Let $R$ be a ring. The following are equivalent:

Every ideal of $R$ is finitely generated.
For every sequence of ideals of $R$ ordered by inclusion

I0 \subseteq I1 \subseteq I2 \subseteq \dots \subseteq In \subseteq \dots

there exists a $k \in N$ such that $I_{k} = I_{k + l}$ for all $l \in N$ . That is, the chain "terminates".
Every non-empty set of ideals has a (not necessarily unique) maximal element when partially ordered by inclusion.

Definition

A ring is called Noetherian if it satisfies any of the equivalent conditions above.

Proof

We will prove that $(1) ⟹ (2) ⟹ (3) ⟹ (1)$ .
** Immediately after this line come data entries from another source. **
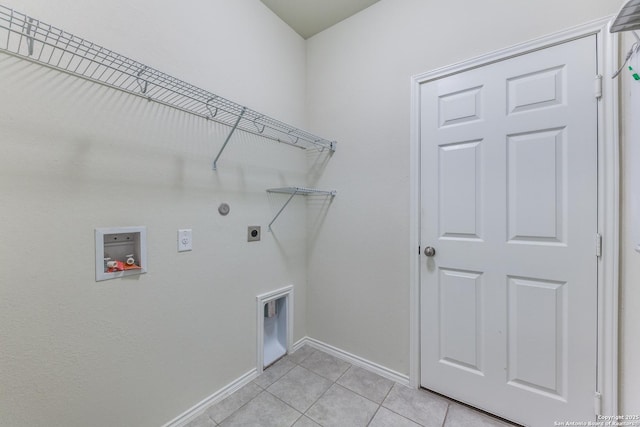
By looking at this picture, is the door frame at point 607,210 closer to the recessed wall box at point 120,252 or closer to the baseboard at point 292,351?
the baseboard at point 292,351

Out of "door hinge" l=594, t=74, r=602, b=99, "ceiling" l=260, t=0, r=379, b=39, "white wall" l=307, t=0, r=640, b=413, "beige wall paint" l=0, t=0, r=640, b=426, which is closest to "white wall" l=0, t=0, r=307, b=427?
"beige wall paint" l=0, t=0, r=640, b=426

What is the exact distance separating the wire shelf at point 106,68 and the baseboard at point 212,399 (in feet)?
5.23

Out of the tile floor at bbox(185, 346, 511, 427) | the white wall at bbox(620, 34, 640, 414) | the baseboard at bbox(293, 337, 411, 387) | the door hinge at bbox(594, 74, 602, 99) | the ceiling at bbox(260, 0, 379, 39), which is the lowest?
the tile floor at bbox(185, 346, 511, 427)

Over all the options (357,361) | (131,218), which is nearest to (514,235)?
(357,361)

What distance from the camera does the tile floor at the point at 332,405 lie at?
1.42 m

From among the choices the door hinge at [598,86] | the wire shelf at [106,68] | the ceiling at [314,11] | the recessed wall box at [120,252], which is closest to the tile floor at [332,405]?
the recessed wall box at [120,252]

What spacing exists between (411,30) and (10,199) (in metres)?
2.24

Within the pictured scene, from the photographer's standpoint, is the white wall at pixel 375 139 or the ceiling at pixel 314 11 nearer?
the white wall at pixel 375 139

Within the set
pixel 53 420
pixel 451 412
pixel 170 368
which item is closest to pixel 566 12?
pixel 451 412

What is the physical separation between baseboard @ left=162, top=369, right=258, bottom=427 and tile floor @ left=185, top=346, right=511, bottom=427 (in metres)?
0.03

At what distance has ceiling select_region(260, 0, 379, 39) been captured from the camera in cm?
187

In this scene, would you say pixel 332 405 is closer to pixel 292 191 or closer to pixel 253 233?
pixel 253 233

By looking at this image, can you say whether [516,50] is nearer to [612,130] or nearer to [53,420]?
[612,130]

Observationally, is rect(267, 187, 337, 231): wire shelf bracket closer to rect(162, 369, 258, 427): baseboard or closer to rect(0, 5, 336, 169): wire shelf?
rect(0, 5, 336, 169): wire shelf
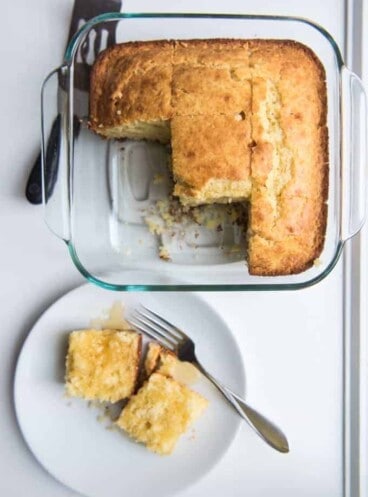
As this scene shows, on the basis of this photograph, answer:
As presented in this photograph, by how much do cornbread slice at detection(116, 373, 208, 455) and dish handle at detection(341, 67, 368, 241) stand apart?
16.9 inches

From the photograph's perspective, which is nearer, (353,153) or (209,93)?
(209,93)

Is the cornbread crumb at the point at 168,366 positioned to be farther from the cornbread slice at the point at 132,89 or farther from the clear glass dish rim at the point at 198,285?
the cornbread slice at the point at 132,89

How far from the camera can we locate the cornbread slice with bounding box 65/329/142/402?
1.29 metres

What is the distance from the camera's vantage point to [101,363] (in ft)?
4.27

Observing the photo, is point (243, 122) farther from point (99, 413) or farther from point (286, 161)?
point (99, 413)

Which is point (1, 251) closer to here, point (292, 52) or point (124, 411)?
point (124, 411)

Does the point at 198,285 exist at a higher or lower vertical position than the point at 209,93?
lower

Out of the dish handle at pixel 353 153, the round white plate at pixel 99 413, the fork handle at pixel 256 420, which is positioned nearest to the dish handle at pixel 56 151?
the round white plate at pixel 99 413

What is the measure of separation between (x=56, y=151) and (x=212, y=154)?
1.01ft

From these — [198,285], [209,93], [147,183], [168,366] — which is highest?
[209,93]

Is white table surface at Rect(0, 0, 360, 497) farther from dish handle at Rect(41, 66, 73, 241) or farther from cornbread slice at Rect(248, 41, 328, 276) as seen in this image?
cornbread slice at Rect(248, 41, 328, 276)

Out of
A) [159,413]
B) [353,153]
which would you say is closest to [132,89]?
[353,153]

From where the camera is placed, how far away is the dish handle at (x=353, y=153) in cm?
126

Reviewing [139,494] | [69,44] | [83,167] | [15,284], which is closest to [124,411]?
[139,494]
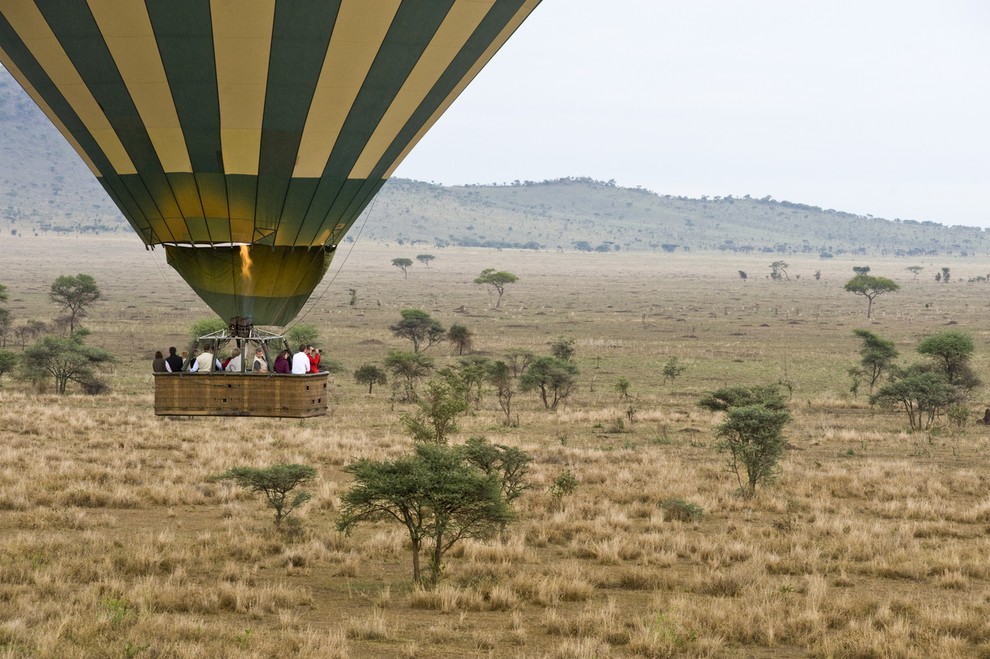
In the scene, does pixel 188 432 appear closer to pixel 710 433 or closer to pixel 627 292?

Firstly, assume $(1)$ , that is every ideal of $R$ is finitely generated. Now, let $I_{0} \subseteq I_{1} \subseteq I_{2} \subseteq \dots$ be a chain of ideals. By assumption $I = ⋃_{i = 1}^{\infty} I_{i}$ is finitely generated. Let $S$ be a finite generator of $I$ , and for each $a \in S$ , take $I_{i_{a}}$ to be the minimal ideal of the chain which contains $a$ . We can then take $I_{k}$ to be the maximal ideal of the form $I_{i_{a}}$ for each $a$ , and hence $I = I_{k}$ . This is possible in particular because $S$ is finite, so such a maximal element exists. This means that $I_{j + 1} = I_{j}$ for all $j \geq k$ .

Next, assume $(2)$ , that is, every sequence of ideals ordered by inclusion terminates. Now, let $S$ be a non-empty set of ideals of $R$ , and consider the partial order on $S$ given by set inclusion. If $S$ is finite, then it trivially has a (not necessarily unique) maximal element, so we consider only the case when $S$ is infinite. Now, let $I_{0} \in S$ . Define $S_{J} = {I \in S : I \supset J}$ for each ideal $J$ in $S$ , and, appealing to the axiom of choice, define a choice function $f : {S_{J} : J \in S} \to S$ such that

I_{i + 1} = {\begin{cases} f (S_{I_{i}}) & i \neq 0 \\ I_{0} & i = 0 \end{cases} .

This yields a strictly increasing, in terms of inclusion, sequence of ideals ${I_{i}}_{i = 0}^{\infty}$ . Appealing now to our assumption, this sequence of ideals must terminate at some $k$ such that $I_{j + 1} = I_{j}$ for all $j \geq k$ . This $I_{k}$ is a maximal element because if some ideal $J$ satisfies $I_{k} \subseteq J$ then $I_{k} = J$ .

Finally, assume $(3)$ , that is, every non-empty set of ideals partially ordered by inclusion has a maximal element. Let $I$ be an arbitrary ideal and let $S$ be the set of all finitely generated ideals of $R$ which are contained in $I$ . Clearly $S$ is non-empty because at least $⟨ 0 ⟩ \in S$ . So, $S$ has a maximal element $J$ . Suppose $I \neq J$ , in particular this means $J \subset I$ and there exists an $x \in I - J$ . This means $⟨ J, x ⟩$ is finitely generated and distinct from $J$ , which contradicts the fact that $J$ is a maximal element of $S$ . Hence we can conclude that $I = J$ , and $I$ is finitely generated.